● PROBLEM REQUIREMENTS: Give all the lines below again, exactly, with no pictures.

● Questions about scenes in images:
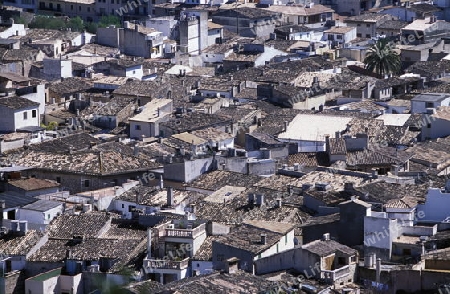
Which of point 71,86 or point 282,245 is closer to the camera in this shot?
point 282,245

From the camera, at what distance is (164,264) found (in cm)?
3947

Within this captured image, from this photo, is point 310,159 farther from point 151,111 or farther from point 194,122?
point 151,111

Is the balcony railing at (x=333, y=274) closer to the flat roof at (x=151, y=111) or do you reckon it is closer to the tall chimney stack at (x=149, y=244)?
the tall chimney stack at (x=149, y=244)

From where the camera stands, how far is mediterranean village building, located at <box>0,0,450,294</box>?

● COMPLETE ANSWER:
Which of point 71,86 or point 282,245 is closer to the camera in this shot?
point 282,245

From the camera, at what distance is (164,264) found (in cm)?
3947

Within this captured image, from this photo, is point 310,159 farther from point 151,111 or farther from point 194,122?
point 151,111

Is the balcony railing at (x=333, y=274) closer to the flat roof at (x=151, y=111) or do you reckon it is closer to the tall chimney stack at (x=149, y=244)?
the tall chimney stack at (x=149, y=244)

From where the camera stands, how far is mediterranean village building, located at <box>0,0,450,294</box>?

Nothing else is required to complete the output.